» Assignment
Would you return exactly the lines below from the line with "full-length female clothing" through the line with "People waiting for", both included, and nothing else, leaving out the pictures?

» Data
++++

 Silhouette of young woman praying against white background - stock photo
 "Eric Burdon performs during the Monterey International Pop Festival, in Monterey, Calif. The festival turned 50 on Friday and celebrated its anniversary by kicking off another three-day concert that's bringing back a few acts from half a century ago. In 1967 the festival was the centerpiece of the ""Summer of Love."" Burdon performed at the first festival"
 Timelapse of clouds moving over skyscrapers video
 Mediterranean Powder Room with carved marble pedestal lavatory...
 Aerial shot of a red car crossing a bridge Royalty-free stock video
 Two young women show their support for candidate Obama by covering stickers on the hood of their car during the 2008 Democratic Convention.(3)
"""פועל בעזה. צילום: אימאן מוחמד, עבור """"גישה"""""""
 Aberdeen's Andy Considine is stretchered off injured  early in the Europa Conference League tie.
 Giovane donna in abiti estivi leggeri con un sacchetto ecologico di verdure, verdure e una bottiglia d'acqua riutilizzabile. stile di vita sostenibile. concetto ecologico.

++++

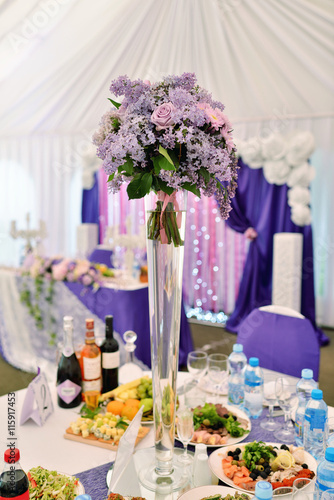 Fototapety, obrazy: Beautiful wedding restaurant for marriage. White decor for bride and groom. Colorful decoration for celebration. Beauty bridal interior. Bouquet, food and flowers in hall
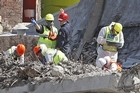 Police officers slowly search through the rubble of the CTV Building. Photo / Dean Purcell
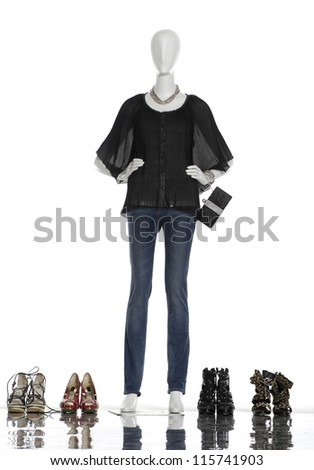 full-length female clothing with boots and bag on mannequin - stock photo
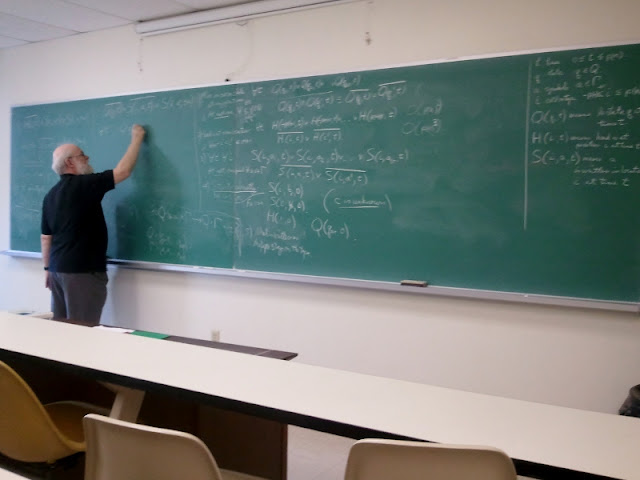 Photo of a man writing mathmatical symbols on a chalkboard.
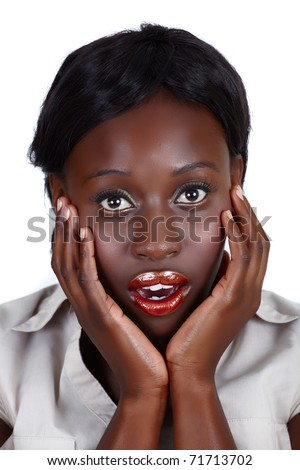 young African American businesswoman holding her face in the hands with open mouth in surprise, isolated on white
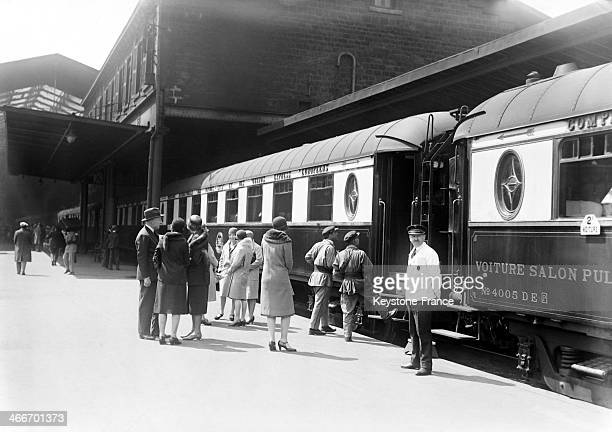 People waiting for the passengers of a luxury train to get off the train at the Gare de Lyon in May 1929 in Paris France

++++

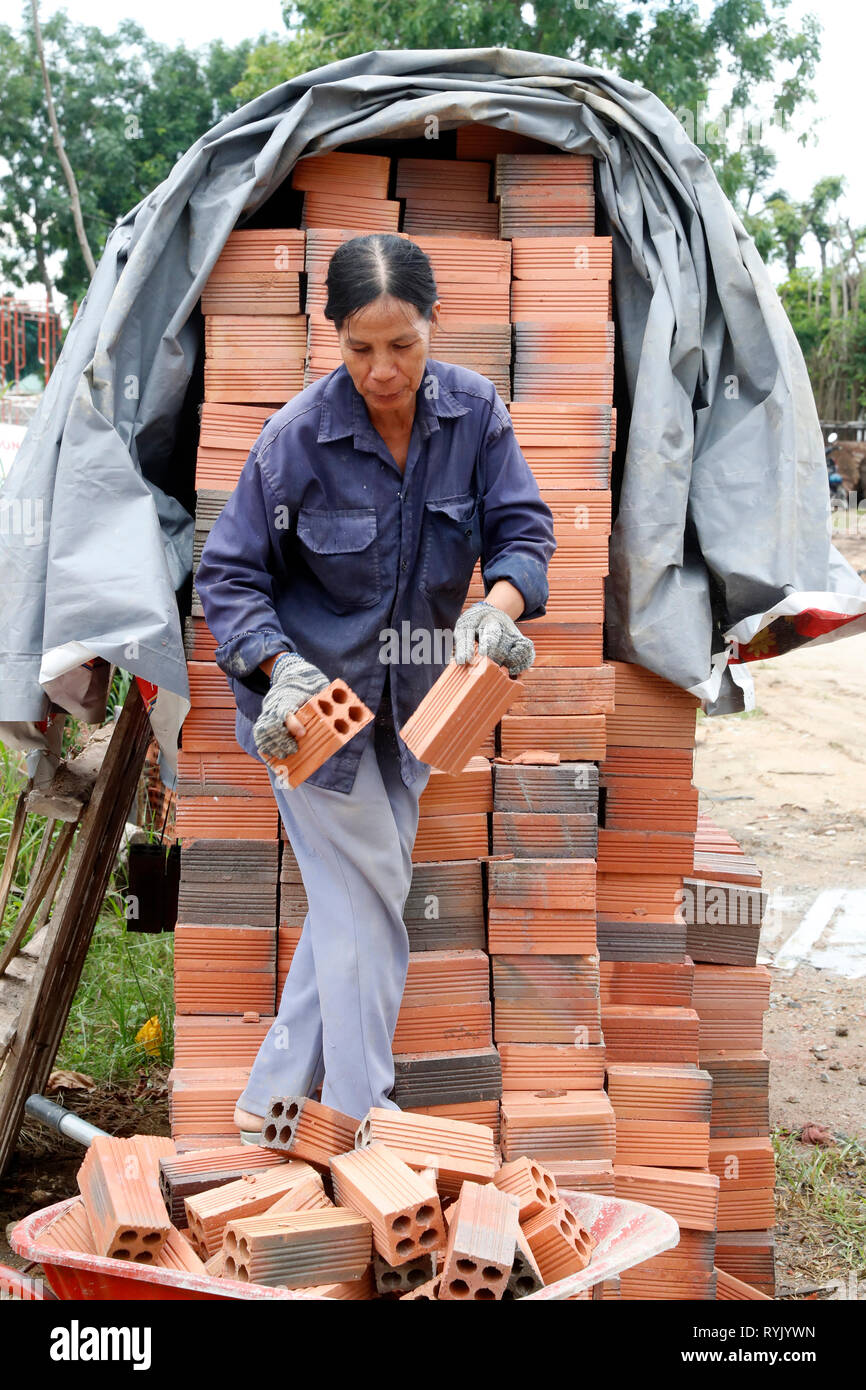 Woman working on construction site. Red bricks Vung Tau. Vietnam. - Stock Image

++++

» Exercise response
 full-length female clothing with boots and bag on mannequin - stock photo
 Photo of a man writing mathmatical symbols on a chalkboard.
 young African American businesswoman holding her face in the hands with open mouth in surprise, isolated on white
 People waiting for the passengers of a luxury train to get off the train at the Gare de Lyon in May 1929 in Paris France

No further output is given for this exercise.